__WHAT NEEDS TO BE DONE__.
How many lines in the material below contain the string "neighboring", with case taken into account? Reply with the number alone.

Spatial data with pictures

━━━━━━

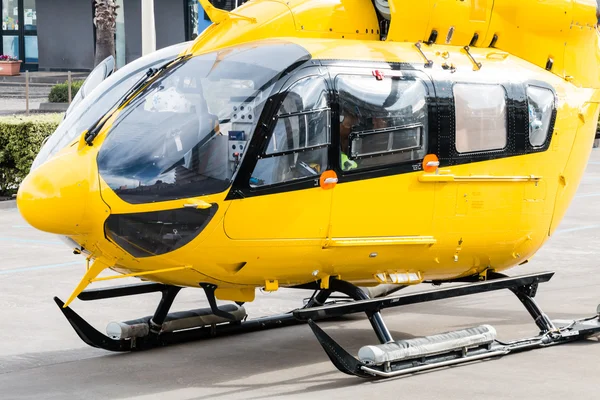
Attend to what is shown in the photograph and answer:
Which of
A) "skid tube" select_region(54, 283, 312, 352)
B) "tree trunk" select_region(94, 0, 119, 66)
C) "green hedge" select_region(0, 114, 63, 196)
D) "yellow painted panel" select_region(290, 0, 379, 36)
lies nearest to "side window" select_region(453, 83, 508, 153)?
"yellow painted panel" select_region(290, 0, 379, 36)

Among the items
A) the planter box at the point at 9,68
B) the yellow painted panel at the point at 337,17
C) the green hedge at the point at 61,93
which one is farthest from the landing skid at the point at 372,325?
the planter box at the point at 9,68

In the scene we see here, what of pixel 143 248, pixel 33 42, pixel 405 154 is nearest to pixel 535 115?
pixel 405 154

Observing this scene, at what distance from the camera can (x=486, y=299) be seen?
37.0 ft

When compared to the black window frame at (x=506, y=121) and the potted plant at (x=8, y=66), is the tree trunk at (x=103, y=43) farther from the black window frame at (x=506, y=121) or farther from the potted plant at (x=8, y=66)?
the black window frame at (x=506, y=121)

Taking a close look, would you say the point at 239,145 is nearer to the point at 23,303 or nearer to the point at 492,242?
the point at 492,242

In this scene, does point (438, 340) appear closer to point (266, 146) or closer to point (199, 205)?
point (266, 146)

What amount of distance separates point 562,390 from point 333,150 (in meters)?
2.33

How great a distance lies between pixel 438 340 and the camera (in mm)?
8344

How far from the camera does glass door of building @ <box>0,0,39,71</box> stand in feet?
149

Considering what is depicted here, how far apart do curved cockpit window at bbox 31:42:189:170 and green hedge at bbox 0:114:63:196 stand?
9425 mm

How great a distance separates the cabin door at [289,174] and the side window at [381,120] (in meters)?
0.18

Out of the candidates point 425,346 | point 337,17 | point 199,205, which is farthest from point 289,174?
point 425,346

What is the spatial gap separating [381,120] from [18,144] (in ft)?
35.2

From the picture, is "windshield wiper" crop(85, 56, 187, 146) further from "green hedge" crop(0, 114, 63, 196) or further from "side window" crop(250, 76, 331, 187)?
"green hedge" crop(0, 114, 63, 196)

━━━━━━

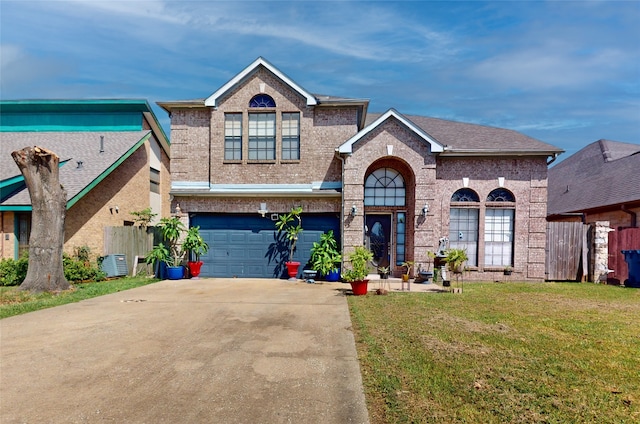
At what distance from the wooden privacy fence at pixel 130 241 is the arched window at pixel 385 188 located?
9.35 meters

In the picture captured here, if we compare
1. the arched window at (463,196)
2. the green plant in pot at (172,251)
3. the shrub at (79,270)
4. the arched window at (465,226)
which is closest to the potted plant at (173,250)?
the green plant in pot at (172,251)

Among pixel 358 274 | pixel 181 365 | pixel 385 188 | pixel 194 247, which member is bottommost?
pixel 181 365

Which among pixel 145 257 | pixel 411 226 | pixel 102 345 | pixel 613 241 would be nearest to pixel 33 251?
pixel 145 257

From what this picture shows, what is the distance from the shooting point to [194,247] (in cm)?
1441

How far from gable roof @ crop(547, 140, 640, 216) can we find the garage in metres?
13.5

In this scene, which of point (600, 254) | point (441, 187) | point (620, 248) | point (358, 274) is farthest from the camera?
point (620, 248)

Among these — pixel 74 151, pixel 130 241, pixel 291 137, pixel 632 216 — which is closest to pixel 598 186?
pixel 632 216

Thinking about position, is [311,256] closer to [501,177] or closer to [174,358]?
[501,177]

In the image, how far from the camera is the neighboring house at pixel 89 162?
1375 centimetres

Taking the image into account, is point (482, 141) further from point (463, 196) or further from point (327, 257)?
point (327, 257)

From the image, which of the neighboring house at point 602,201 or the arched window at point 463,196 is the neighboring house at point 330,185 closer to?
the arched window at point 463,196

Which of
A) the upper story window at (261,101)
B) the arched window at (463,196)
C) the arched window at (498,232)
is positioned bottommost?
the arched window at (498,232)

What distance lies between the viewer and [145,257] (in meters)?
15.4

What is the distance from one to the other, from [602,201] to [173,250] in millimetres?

━━━━━━

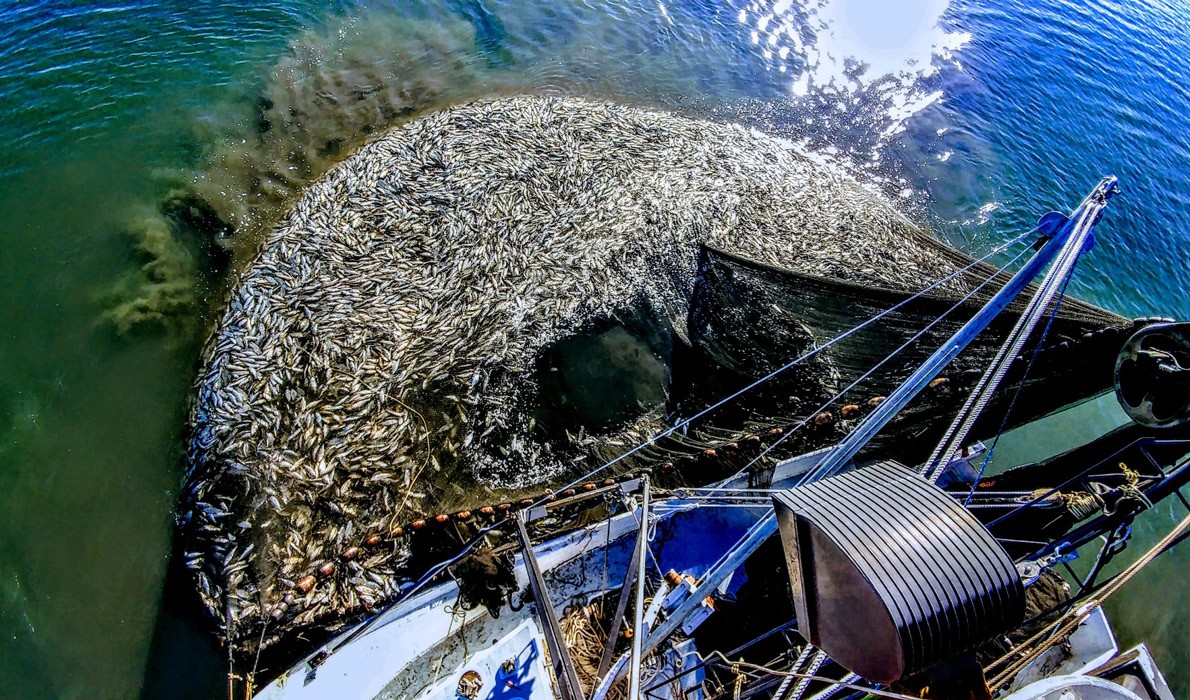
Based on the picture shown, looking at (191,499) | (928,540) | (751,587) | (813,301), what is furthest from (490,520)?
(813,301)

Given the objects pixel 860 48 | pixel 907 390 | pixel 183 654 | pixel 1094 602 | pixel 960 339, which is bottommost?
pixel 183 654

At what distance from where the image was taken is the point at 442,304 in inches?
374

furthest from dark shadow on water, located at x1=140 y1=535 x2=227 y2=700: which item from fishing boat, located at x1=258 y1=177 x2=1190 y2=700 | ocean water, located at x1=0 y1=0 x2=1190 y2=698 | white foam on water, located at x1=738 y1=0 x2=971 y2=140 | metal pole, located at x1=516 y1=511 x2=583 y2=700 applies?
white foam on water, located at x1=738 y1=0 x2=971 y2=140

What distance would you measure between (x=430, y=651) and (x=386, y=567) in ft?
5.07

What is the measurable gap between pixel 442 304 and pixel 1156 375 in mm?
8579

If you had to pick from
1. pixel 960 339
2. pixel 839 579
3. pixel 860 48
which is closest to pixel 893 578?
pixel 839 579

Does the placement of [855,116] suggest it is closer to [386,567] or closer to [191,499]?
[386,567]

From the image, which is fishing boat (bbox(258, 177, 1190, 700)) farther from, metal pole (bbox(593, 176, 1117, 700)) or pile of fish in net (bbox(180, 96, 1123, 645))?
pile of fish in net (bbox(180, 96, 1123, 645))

━━━━━━

__THE RESPONSE__.
2